Lido por um clone de IA da minha voz.
Toda a responsabilidade que eu tinha antes eu ainda tenho. O que mudou foi o motivo embaixo dela, e eu ainda não sei se consigo explicar direito.
Construir sempre foi um conceito meio abstrato pra mim. A gente constrói pra algo que ainda não chegou. Uma versão futura da própria vida, uma empresa que não existe, uma pessoa que a gente deveria virar em algum momento.

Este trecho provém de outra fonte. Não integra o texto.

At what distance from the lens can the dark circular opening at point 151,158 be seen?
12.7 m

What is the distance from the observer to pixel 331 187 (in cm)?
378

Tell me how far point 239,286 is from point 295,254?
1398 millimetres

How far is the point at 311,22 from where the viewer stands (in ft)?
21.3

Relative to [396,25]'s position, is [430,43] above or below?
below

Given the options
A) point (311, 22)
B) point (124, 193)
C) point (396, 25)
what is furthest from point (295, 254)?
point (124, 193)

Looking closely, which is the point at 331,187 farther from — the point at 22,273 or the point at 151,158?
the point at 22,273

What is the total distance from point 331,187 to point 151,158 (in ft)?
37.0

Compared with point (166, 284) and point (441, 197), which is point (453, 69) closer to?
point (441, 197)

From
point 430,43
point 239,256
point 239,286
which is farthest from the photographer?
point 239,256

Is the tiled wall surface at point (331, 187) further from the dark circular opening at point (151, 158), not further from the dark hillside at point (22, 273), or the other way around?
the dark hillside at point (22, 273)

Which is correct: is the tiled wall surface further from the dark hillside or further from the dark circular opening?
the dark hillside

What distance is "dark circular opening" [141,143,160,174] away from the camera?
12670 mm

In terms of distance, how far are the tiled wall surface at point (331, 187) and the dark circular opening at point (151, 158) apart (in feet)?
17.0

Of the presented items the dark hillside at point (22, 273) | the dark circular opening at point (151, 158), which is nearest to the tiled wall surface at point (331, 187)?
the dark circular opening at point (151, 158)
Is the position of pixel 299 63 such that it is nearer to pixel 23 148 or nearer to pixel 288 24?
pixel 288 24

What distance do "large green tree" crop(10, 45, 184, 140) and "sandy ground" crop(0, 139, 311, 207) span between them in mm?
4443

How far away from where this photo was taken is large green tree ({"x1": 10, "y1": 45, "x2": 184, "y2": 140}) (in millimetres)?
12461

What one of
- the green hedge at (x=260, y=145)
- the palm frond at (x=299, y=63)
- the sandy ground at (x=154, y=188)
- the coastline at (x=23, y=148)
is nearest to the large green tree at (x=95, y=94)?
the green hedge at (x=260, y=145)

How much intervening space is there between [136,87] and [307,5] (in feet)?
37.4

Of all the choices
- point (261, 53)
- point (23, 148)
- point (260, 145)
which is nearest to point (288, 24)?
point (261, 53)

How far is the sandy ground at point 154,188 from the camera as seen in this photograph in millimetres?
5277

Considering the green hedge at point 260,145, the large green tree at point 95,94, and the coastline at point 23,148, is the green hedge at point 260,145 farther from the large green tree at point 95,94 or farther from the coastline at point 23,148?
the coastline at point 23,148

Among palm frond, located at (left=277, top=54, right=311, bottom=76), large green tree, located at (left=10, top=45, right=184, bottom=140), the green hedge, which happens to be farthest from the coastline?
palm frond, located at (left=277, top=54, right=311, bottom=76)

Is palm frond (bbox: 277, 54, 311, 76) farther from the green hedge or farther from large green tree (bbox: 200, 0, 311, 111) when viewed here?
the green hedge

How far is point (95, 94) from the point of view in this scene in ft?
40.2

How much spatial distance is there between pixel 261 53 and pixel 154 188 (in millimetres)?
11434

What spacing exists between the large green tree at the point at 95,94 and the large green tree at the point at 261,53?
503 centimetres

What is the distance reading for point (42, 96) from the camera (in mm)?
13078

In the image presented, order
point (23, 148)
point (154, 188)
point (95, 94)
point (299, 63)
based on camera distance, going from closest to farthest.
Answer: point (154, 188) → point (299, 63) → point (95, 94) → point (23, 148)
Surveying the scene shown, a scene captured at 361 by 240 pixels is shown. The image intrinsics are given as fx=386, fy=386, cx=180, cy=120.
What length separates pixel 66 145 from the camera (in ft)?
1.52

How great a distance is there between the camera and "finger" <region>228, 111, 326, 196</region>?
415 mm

É trabalho de verdade apontado pra um alvo imaginário, e na maior parte do tempo tudo bem, é assim que ambição funciona.
Aí você tem uma filha, e o alvo para de ser imaginário. Você continua construindo pro futuro, só que agora o futuro é uma pessoa específica, no quarto ao lado. O que já é o meu presente é o futuro dela. Estou construindo pra algo que está aqui, agora, e ainda não aconteceu, as duas coisas ao mesmo tempo. Não tenho um jeito mais limpo de dizer isso. É um conceito estranho, e eu parei de esperar que ele fique menos estranho.
Todo ano eu digo pra mim mesmo que esse é o ano de virada, o ano em que as coisas vão acontecer. Todo mundo faz isso. Estou fazendo de novo agora, e sinceramente acredito que dessa vez é, que é exatamente o que acreditei da última vez. A diferença é que o prazo não é mais meu. Pouco tempo atrás a Flora estava nascendo, eu estava saindo da casa dos meus pais, assumindo uma vida nova e, acho, uma pessoa nova. O relógio de tudo isso corre com ou sem eu me sentir pronto.
Então eu tenho construído muita coisa esse ano. Não porque o plano ficou mais claro. Porque a pessoa pra quem eu construo ficou.